**Task set:**
**a.** List every timestamp shown beside Shaun McKenna's name in the podcast transcript.
**b.** Transcribe the podcast transcript between "Owen Ziegler 01:25" and "Hello, Matt.", inclusive.
**c.** Continue the podcast transcript from its final line.

**Excerpt provided:**
# # # # #

You can do it. We've been waiting all year.

Alyssa Smith 01:17

Did you make me do this last year?

Shaun McKenna 01:19

I did this two years ago actually on our podcast with Oscar.

Alyssa Smith 01:22

Oh, here we go.


Owen Ziegler 01:25

Very nice!

Shaun McKenna 1:28

Sounds festive. OK, while I pour out some drinks for my colleagues, we're going to bring you a discussion I had with anime writer Matt Schley last week. Now, we recorded before the North American release of Hayao Miyazaki’s “The Boy and he Heron,” but according to a report in Variety, the movie made $12.8 million dollars in its debut weekend and became the first original anime production to top the U.S. box office. So while we toast to Miyazaki, our colleagues and Owen’s Deep Dive debut, here's my chat with Matt.


Hello, Matt.

Matt Schely 02:05

Hey, Shaun.

Shaun McKenna 02:06

So, last weekend saw the release of “The Boy and he Heron” in North America. It was released in Japan in July, and you wrote about the film's performance in this country last week in your year end anime wrap.

Matt Schely 02:18

I did indeed.

Shaun McKenna 02:19

I liked your lead in it. You asked if anime-loving time travelers from 2013 jumped forward a decade to this year, what would they be more surprised to learn: that there was a new high Hayao Miyazaki film in theaters or that it wasn't the biggest hit of the year? Can you explain what you meant by that?

Matt Schley 02:35

Yeah, sure. So, like 10 years ago, 2013, where our fictional time travelers are coming from, Hayao Miyazaki has just come out with what is supposed to be his final film, which is called “The Wind Rises.” After that film comes out, they do a big press conference and he says, I'm done. I'm not going to make any more feature films. I'm going to go make some shorts or do some comics or whatever. But I'm getting old. It's time for me to retire. So if you were to jump forward a decade from them, you might go, “Wait, wait, didn't you say he was gonna retire? What’s going on here? He's got a new movie out.” So that would be surprising. But it might also be surprising to these guys that there's a new Miyazaki movie out and it's not the biggest hit of the year. Because ever since the ’90s, every time a Miyazaki film came out here, it was kind of automatically No. 1 of the year. Huge smash hits for a couple solid decades there. So this year, the box office was filled with anime, and let's not say that “The Boy and he Heron” didn't do big numbers, because it did. It was a very successful film. But there are about three anime films that did better than it did.

# # # # #

**Information supplied:**

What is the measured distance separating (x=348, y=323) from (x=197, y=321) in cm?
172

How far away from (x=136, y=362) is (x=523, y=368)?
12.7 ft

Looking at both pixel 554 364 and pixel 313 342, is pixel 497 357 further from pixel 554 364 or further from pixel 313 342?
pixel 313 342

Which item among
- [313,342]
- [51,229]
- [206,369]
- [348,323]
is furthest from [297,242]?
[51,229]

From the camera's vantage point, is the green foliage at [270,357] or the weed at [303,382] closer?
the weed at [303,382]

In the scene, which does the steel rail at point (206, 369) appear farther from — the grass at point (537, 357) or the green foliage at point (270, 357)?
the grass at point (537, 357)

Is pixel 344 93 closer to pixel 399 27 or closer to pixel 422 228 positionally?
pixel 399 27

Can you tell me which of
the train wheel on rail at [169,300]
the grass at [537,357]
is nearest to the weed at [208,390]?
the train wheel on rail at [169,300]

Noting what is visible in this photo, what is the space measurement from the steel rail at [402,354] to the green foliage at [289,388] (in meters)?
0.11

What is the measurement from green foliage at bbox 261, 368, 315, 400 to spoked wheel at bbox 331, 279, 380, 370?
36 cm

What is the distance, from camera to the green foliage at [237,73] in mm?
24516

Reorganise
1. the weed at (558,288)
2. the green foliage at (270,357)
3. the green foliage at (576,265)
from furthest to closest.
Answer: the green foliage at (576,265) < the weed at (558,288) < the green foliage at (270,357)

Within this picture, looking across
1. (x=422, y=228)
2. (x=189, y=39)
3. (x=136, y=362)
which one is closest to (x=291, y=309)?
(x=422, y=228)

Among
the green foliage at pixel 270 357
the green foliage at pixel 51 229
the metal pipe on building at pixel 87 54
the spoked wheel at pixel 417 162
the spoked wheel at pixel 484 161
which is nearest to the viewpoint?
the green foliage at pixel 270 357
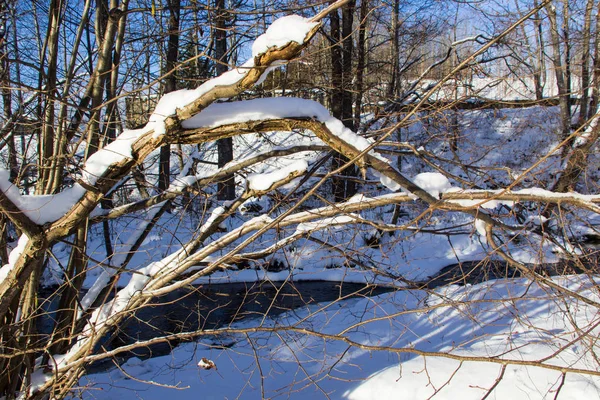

# # # # #

**Outputs in order:**
**a.** 01:19, 1:28, 02:06, 02:19

**b.**
Owen Ziegler 01:25

Very nice!

Shaun McKenna 1:28

Sounds festive. OK, while I pour out some drinks for my colleagues, we're going to bring you a discussion I had with anime writer Matt Schley last week. Now, we recorded before the North American release of Hayao Miyazaki’s “The Boy and he Heron,” but according to a report in Variety, the movie made $12.8 million dollars in its debut weekend and became the first original anime production to top the U.S. box office. So while we toast to Miyazaki, our colleagues and Owen’s Deep Dive debut, here's my chat with Matt.


Hello, Matt.

**c.**
Shaun McKenna 03:45

OK, yeah. So what stopped Miyazaki? Because he's like, what are we calling him the godfather of anime? The king of anime? What or who stopped him from taking the No. 1 spot at the box office?

Matt Schley 03:57

Yeah, there's a couple factors here. There's the fact that Studio Ghibli, which is his animation studio that he helped co-found didn't advertise the movie. Which I think we talked about earlier this year. There might be an alternate universe somewhere where they ran the typical trailers and press junkets and stuff for it and it ended up being the highest grossing film of the year. Who knows? But the fact is, they didn't. So there's that. And then there's the fact that over the past decade, there's been a general acceptance of anime films by mainstream audiences that aren't necessarily directed by Miyazaki or by Disney, for example, which isn’t anime in the way that we think of it as Japanese animation. But it is animation. Yeah, so that's why.

Shaun McKenna 04:46

You mentioned there were three animated films that came ahead. What films were those?

Matt Schley 04:52

So No. 1 is animated, not necessarily Japanese animation. It was the “Super Mario Brothers” film. Not Japanese, but it's based on a Japanese property.

Shaun McKenna 05:01

Did you see that?

Matt Schely 05:02

I did.

Shaun McKenna 05:02

How was it?

Matt Schely 05:03


Shaun McKenna 05:04

How was it compared to the Super Mario film that you reviewed staring Bob Hoskins?

Matt Schley 05:10

Man, I love that movie. It gets a bad rap. Lovely film. No, the “Super Mario Brothers” movie, I can see why it made a lot of money. It's got nostalgia for the people who played the games. It's very kid friendly as well. I mean, I get it. It didn't just make money in Japan, it made money all over the world. So there's that. Then there was the latest “Detective Conan” film. This is a long-running series of films about kind of a pint sized detective,

Shaun McKenna 05:37

and this was specifically “Detective Conan: Black Iron Submarine.”

Matt Schley 05:42

Yeah. So these Conan films come out, like clockwork, about once a year, around Golden Week in the April-May period when kids have school off and things like that. And they tend to do very well. But this year, particularly, it's the highest grossing Conan film yet. Why? It could be that it's centered around a very popular character this time around. People were excited to see what was going to happen. And then we've got the film called “The First Slam Dunk,” which came out technically in 2022, but the very end of the year. And that film is a sequel, sidequel to a long-running manga and anime called “Slam Dunk,” which is about basketball. It was directed by the guy who wrote the original manga who'd never made a movie before. But it was super good. And that did huge numbers. It was in theaters for months and months and months. So those three films ended up beating Miyazaki.

Shaun McKenna 06:38

Kind of usurping the king. So who else performed well, this year when it came to animated films and TV series, even like, what should I be checking out when I have downtime over the holidays?

Matt Schley 06:50

Sure. I mean, in terms of anime, we've got the three films we've mentioned up top. On TV, we had series like “Oshi no Ko,” which is kind of about the dark side of the pop idol industry in Japan. That did really well, it kind of crossed over to non-mainstream audiences, thanks in part to the opening theme song, which is called idle by Yoasobi, which was the kind of the biggest hit single of the year.

Shaun McKenna 07:15

Yeah we mentioned that in a discussion with Patrick St. Michel, about the year in music.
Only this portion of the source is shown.